Other valuable sources have only survived in Arabic or Persian translation. The “Letter of Tansar” (Boyce, 1968), the “Testament of Ardašīr” and the “Book of Deeds” of Anuširwān” (Grignaschi, 1966) provide details on the social and legal institutions of Sasanian Iran. The most important secondary sources include the Acts of Christian Martyrs in Syriac for criminal law (see Wiessner, 1967) and the Babylonian Talmud, which was completed during Sasanian rule (see Macuch, 1999; 2002[b], 2008[b]). Several later Persian and Arabic texts also contain remarkable details on different legal institutions of pre-Islamic Iran. These must, however, be used with the historical changes in mind (the most important of these sources are listed in Macuch, 1993, p. 6).

Law and religion. The Sasanian legal system was based on Zoroastrianism. There can be no doubt that law had its origin in religion and was legitimized accordingly. Not only was the Prophet Zoroaster himself pictured as the foremost lawgiver (Macuch, 2002[a], pp. 89 f.), but some of the most important legal institutions in the field of family law and inheritance would have been impossible in a society confessing any other religion except Zoroastrianism in the form it had developed by the Sasanian period. Almost none of the complex institutions determining the structure of kinship in Sasanian Iran could have developed in a society confessing Manicheism or Christianity—to mention only two of the most important spiritual challenges to Zoroastrianism in the Sasanian period. As will be seen below in the field of family law, the most important prerequisite in this area is the Zoroastrian acceptance and promotion of incestuous alliances in combination with the obligation to be fertile and to procreate children. Zoroastrian requirements may also be perceived with regard to regulations concerning the behavior of the adherent of the Good Religion towards beneficent animals (Macuch, 2003[a]). As in other legal cultures of an early period, Zoroastrian law was primarily religious law, but by the late Sasanian period jurisprudence had become fairly independent of theology, although many famous jurists named in the Sasanian Lawbook were engaged in both disciplines.

The origin of law in religion may be observed in the theoretical division of sins or offenses which were to be punished in the Zoroastrian community into two main categories (Macuch, 2003[a], pp. 172 ff.):

(1) moral offenses against religious prescriptions (wināh ī ruwānīg “sins pertaining to the soul”);

(2) offenses directed against other members of the Zoroastrian community (wināh ī hamēmālān “offenses/sins regarding opponents”).

* **Data extract**:
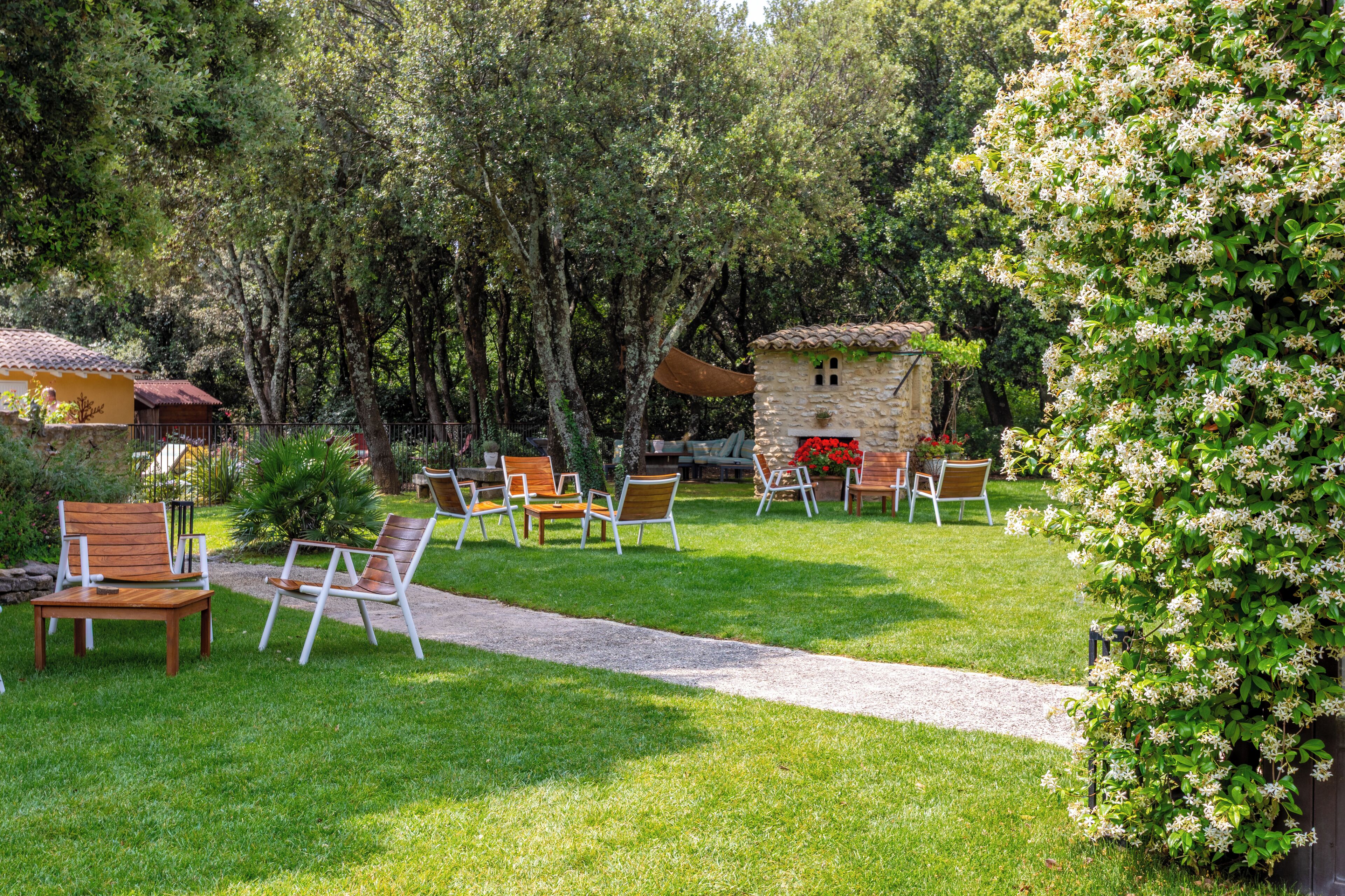 Un jardín con mobiliario exterior, estructuras de piedra y abundante vegetación.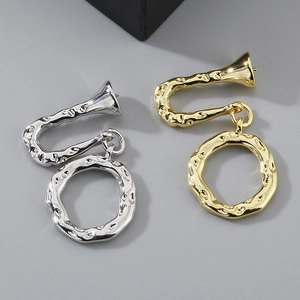 Detailed view of irregular trumpet earrings in gold and silver with metallic texture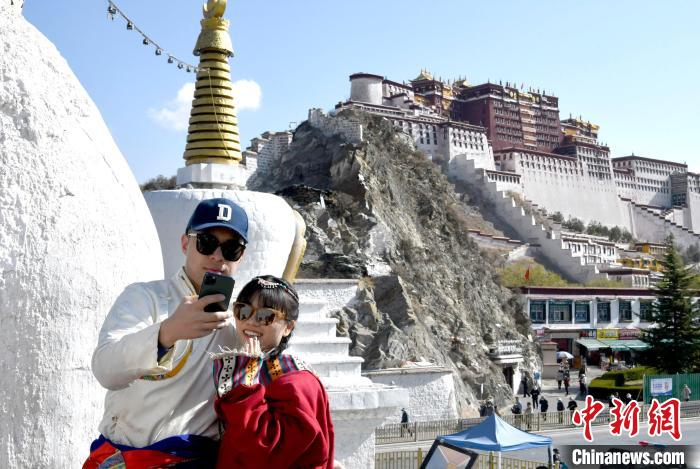 4月17日，游客身著藏式元素服裝在拉薩布達(dá)拉宮觀景臺(tái)拍照留念?！±盍?攝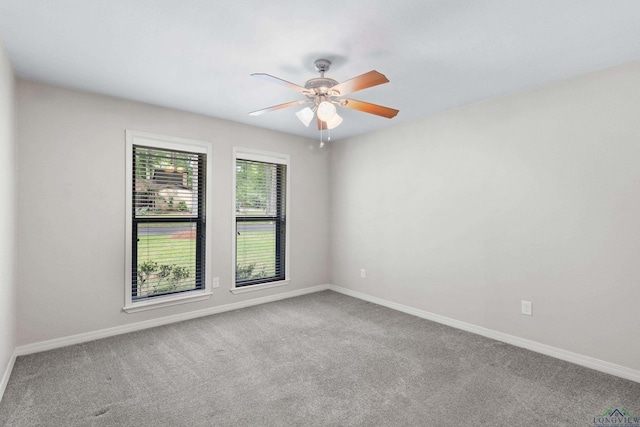carpeted spare room with baseboards and ceiling fan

* **Problem set**:
[A] According to the passage on Sasanian law, on which religion was the Sasanian legal system based?
[B] In the passage on Sasanian law, take the part that opens with the words containing "Other valuable sources" and closes with "1993, p. 6).". Write it out with "information" substituted for "details".

* **Answers to each task**:
[A] Zoroastrianism

[B]
Other valuable sources have only survived in Arabic or Persian translation. The “Letter of Tansar” (Boyce, 1968), the “Testament of Ardašīr” and the “Book of Deeds” of Anuširwān” (Grignaschi, 1966) provide information on the social and legal institutions of Sasanian Iran. The most important secondary sources include the Acts of Christian Martyrs in Syriac for criminal law (see Wiessner, 1967) and the Babylonian Talmud, which was completed during Sasanian rule (see Macuch, 1999; 2002[b], 2008[b]). Several later Persian and Arabic texts also contain remarkable information on different legal institutions of pre-Islamic Iran. These must, however, be used with the historical changes in mind (the most important of these sources are listed in Macuch, 1993, p. 6).